Mark has a degree in speech and there is no doubt he is a good speaker and captivating communicator but that does not mean he is necessarily a good exegete making clear the Scriptures and applying them to his hearers. I remember his sermon on worship from the book of Revelation chapter 5 where he is novel in his interpretation and not consistent with the text. Doesn’t he realize in his preaching he models for the flock his method of interpreting and applying the Scripture? This is a serious and lofty calling, to preach the Word of God.

Does that mean we always get it right?
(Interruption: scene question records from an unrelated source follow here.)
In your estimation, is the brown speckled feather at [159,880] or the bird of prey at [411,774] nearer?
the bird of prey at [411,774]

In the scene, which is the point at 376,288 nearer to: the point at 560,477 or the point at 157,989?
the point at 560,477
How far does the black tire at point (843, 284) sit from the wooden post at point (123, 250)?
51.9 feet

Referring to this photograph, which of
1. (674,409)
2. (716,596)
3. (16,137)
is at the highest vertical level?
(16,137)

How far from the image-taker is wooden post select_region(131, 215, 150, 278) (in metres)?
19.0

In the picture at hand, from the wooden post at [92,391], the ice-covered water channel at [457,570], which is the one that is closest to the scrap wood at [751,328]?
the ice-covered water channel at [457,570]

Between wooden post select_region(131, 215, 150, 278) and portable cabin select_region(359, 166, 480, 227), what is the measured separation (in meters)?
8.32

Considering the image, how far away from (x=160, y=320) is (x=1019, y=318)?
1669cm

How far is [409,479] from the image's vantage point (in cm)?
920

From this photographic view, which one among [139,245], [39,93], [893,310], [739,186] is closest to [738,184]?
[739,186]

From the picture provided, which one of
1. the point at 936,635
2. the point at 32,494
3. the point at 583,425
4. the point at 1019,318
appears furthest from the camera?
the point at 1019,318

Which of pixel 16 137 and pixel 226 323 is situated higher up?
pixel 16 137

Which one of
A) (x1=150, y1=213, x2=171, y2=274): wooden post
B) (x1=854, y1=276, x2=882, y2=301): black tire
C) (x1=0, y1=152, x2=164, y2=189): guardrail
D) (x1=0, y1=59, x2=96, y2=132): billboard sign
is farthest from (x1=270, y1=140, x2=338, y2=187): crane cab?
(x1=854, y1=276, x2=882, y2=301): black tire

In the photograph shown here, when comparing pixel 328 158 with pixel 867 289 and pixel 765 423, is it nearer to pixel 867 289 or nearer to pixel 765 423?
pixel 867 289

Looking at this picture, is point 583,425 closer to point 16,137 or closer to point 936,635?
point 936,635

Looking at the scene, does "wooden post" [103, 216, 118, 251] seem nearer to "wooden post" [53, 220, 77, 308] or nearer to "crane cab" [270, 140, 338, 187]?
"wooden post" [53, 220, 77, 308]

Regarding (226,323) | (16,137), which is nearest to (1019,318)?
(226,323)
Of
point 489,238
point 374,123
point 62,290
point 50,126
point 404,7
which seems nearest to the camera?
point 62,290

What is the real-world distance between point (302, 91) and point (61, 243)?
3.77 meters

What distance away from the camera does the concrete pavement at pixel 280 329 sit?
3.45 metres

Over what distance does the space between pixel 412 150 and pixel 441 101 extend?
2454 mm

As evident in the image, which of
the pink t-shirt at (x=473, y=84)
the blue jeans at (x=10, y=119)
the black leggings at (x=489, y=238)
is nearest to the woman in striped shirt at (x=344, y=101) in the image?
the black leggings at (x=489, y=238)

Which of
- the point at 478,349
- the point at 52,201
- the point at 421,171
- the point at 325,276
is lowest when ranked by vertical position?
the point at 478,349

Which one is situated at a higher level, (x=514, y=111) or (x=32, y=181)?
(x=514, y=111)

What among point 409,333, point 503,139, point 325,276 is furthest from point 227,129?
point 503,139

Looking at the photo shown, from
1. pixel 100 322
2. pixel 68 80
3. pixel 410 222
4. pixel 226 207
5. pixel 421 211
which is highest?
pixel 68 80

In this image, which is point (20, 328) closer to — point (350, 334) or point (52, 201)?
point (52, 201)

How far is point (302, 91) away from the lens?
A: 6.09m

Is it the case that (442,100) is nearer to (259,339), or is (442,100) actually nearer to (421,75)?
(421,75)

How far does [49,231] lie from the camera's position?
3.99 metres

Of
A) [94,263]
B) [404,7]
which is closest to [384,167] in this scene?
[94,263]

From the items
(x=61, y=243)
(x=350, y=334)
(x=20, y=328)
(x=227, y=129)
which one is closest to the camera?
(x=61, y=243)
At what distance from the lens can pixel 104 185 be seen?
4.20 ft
No, but because we are accountable to the Lord we deal carefully with the Word of God and secondly, being accountable to the flock including the elders we are able to be corrected and come back to the flock to say I was wrong at this point, or need clarification what I was trying to say.

And what does it say of your regard to the flock when we hear you say all my early sermons were terrible until I got my hours up? If you mean your delivery was painful, ok, but surely Mark you are not suggesting that your exposition of the text was wrong.

Be aware my friends of these things and don’t treat such comments lightly. You just cannot equate prep time with the amount of time you spend preaching it. No matter how many books you read or write. Now we may be too harsh at this point, after all he did say “for various projects ( perhaps we should understand here ‘sermon series’ ) I am reading and studying all the time” which implies sermon preparation is actually longer than the one hour or so he starts off mentioning. If this is so, then we need to understand, that this time of study is actually part of the prep time for a sermon.

I do hope at this point he also means he is considering the passage in context and doctrinally as well as considering the original languages and what they point out.

In this case preparation for most preachers just cannot be done by most people in about an hour no matter if they have a photographic memory or not.